Der Ministerpräsident von Brandenburg, Dietmar Woidke (im Bild) hatte sich vor Ort ein Bild der dramatischen Situation gemacht und eine Pressekonferenz abgehalten. Das Umweltamt Brandenburg hatte am Montag, den 15.8., erste Laborergebnisse ausgewertet. Ohne klare Resultate.
Die Laboranalysen hätten keine besonders hohen Werte für Metalle wie Quecksilber gezeigt, sagte der Sprecher des Umweltministeriums, Sebastian Arnold, gegenüber der Berliner Zeitung. "Die noch nicht vollständigen und noch nicht umfassenden und abgeschlossenen Untersuchungen zu Nährstoffen lassen bisher keine Hinweise auf eine singuläre Ursache für das Fischsterben in der Oder zu“, erklärte Arnold. „Weiterhin werden hohe Salzfrachten und ein hoher Sauerstoffgehalt festgestellt.“
Das Rätselraten geht weiter. Und die Warnungen vor dem Kontakt mir dem Wasser haben Konsequenzen für den Tourismus.
In den direkt vom Fischsterben betroffenen Regionen in Brandenburg gab es nach Angaben des Tourismusverbandes Seenland Oder-Spree weniger Urlauber.
"Die Hochsaison ist abrupt abgebrochen", sagte Elke Schmidt vom Campingpark Oderhaff bei Grambin der Deutschen Presse-Agentur am Donnerstag. Bei der Hälfte der derzeitigen Reservierungen kämen die Besucher nicht.
Am Ufer arbeiteten freiwillige Helfer um die unzähligen, stinkenden Fischkadaver aus dem Wasser zu holen. Diese wurden dann verbrannt.
Um eine mögliche Verunreinigung mit Wasser aus der Oder und der Spree zu vermeiden, wurden alle Schleusen des Oder-Spree-Kanals geschlossen.
Im Bild: Die geschlossene Schleuse Kersdorf an der Einfahrt zum Oder-Spree-Kanal am 17. August 2022
Viele Boote sitzen wegen der geschlossenen Schleusen fest. Peter Fischer (links im Bild) und Matthias Graupner, Freunde und Rentner, sind ein Beispiel. Sie warteten tagelang vor der gesperrten Kersdorfer Schleuse.
Man hätte sich eine schnellere, flexiblere und großflächigere Probenentnahme gewünscht, sagte Claus Ubl vom Deutschen Fischerei-Verband der Deutschen Presse-Agentur.
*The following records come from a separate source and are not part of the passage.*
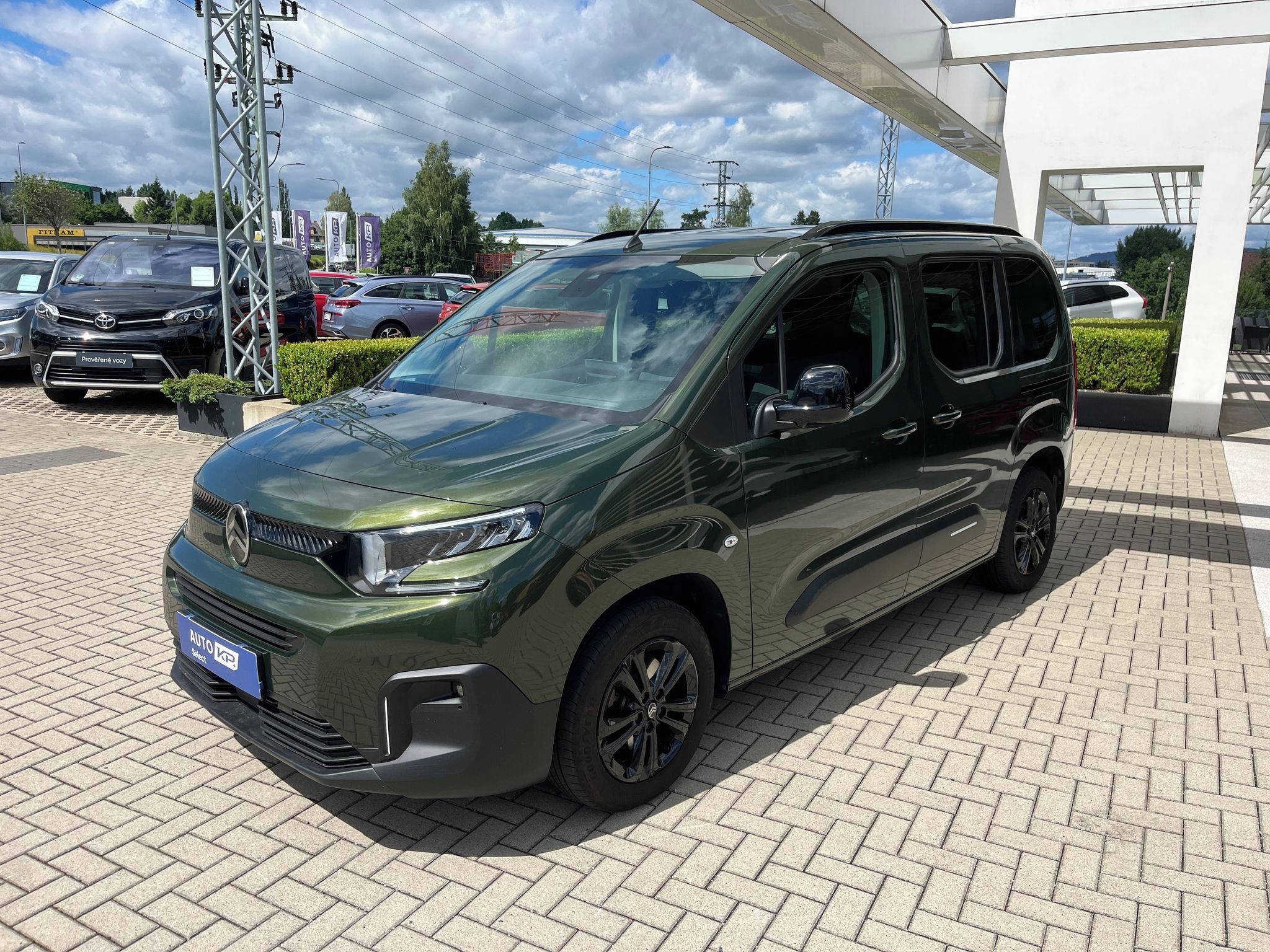 Citroën Berlingo, 1.5 BHDi 130k M Max AT8 + TZ - fotka 2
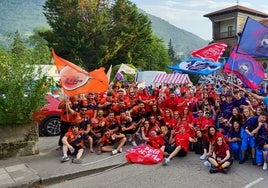 Las peñas sanjuaneras llenaron calles y plazas con su música y alegría, encendiendo las fiestas patronales de Los Corrales.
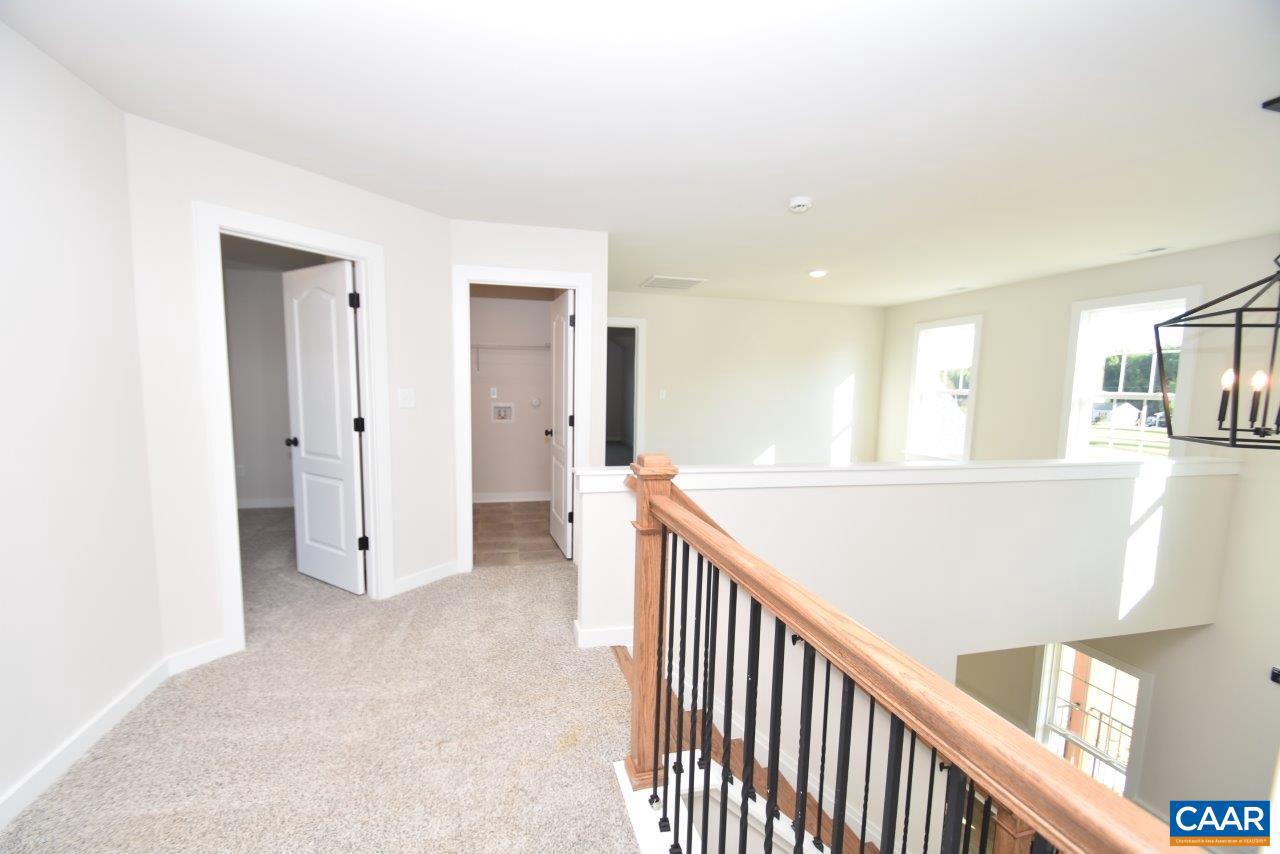 Forest Glen Ln #fg 22 Property Photo 7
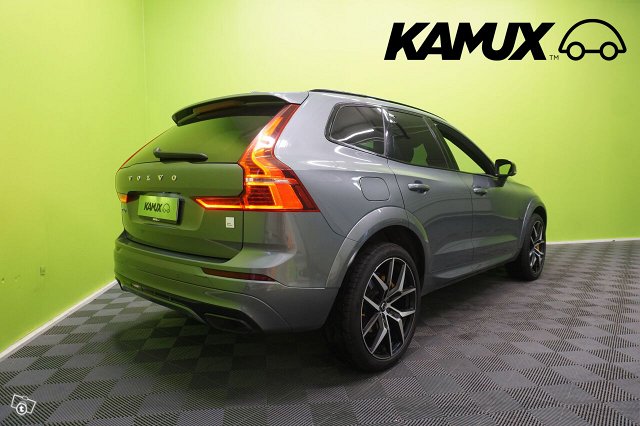 Volvo XC60 5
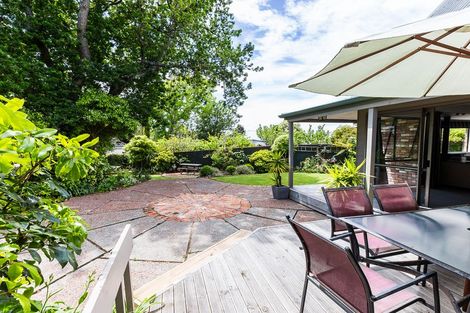 Photo of property in 570 Featherston Street, Roslyn, Palmerston North, 4414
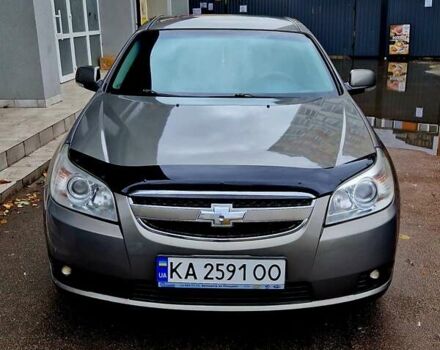 Шевроле Епіка 2008 у Броварах на Automoto.ua Сірий Шевроле Епіка, об'ємом двигуна 2.5 л та пробігом 285 тис. км за 4500 $, фото 16 на Automoto.ua
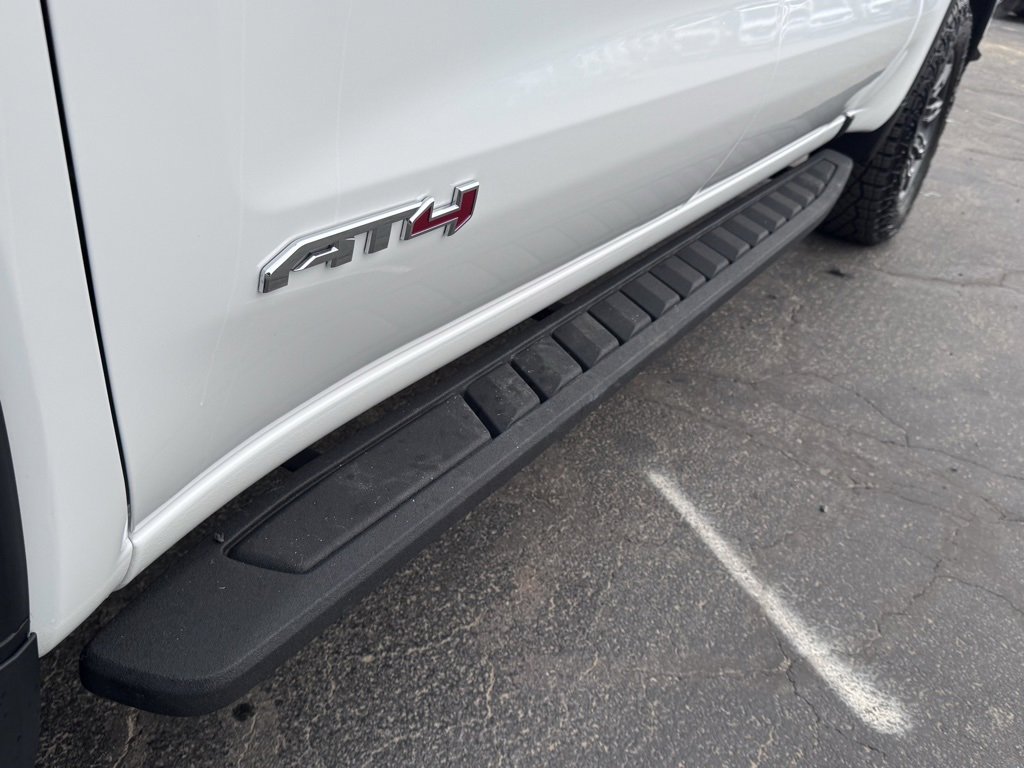 Used 2024 GMC Sierra 1500 AT4 w/ Technology Package image 38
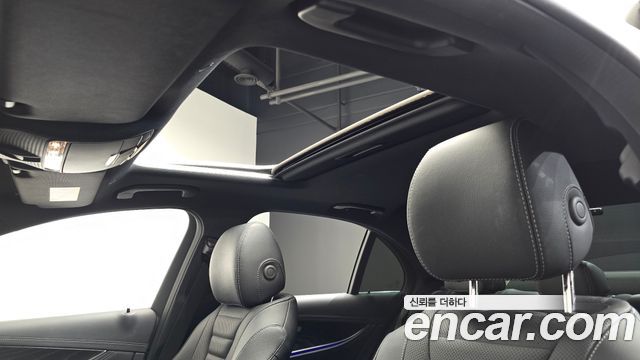 Mercedes-Benz E-Class (W213) E220d 4MATIC AMG Line 2023 — фото 20
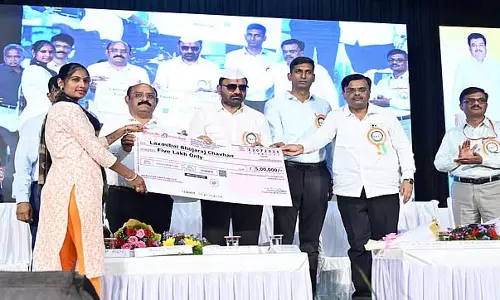 असंगठित क्षेत्र के श्रमिकों के कल्याण के लिए ईंधन पर उपकर लगाने का प्रस्ताव CM को: संतोष लाड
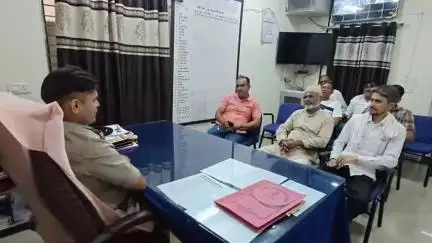 છોટાઉદેપુર: પોલીસ સ્ટેશન ખાતે આ ગામની બકરી ઈદના તેહવારને લઈને શાંતિ સમિતિની બેઠક યોજાઈ.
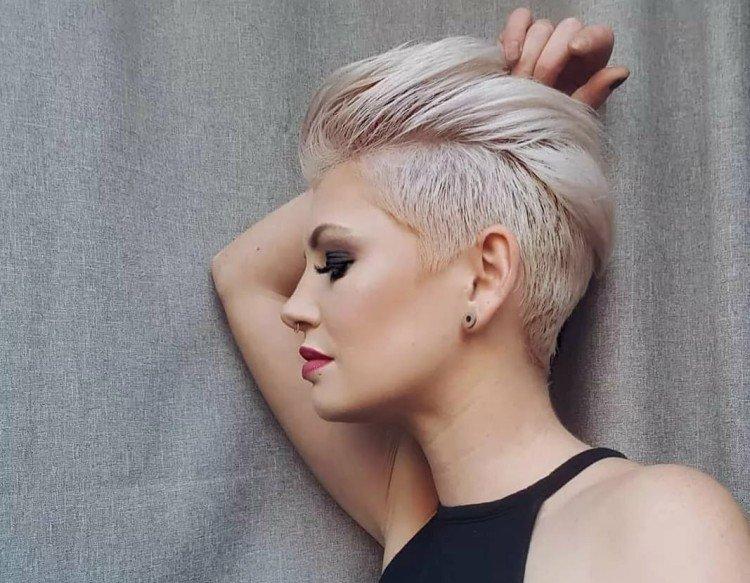 Модные женские стрижки 2021 - фото и идеи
Bis heute sei nicht klar, woran die Fische gestorben seien. "Von außen wirkte die Aktivität der deutschen Behörden nicht wie ein souveränes Krisenmanagement“, hieß es in einer Mitteilung des Verbands.
In Polen sind die ersten toten Fische schon Ende Juli aufgetaucht. Deshalb wurde von deutscher Seite die fehlende Information von polnischen Behörden kritisiert. Auch jetzt haben beide Länder keinen gemeinsamen Bericht veröffentlicht.
“Diese Umweltkatastrophe war vermeidbar. Hunderttausende Tiere sind qualvoll gestorben, weil grundlegende Kontrollen vernachlässigt wurden”, sagt Nina Noelle, Sprecherin von Greenpeace. “Wir fordern von der polnischen und deutschen Regierung, den Fluss künftig zu renaturieren, rund um die Uhr zu überwachen und das Einleiten von schädlichen Substanzen, wie Salzen und Schwermetalle, zu verbieten."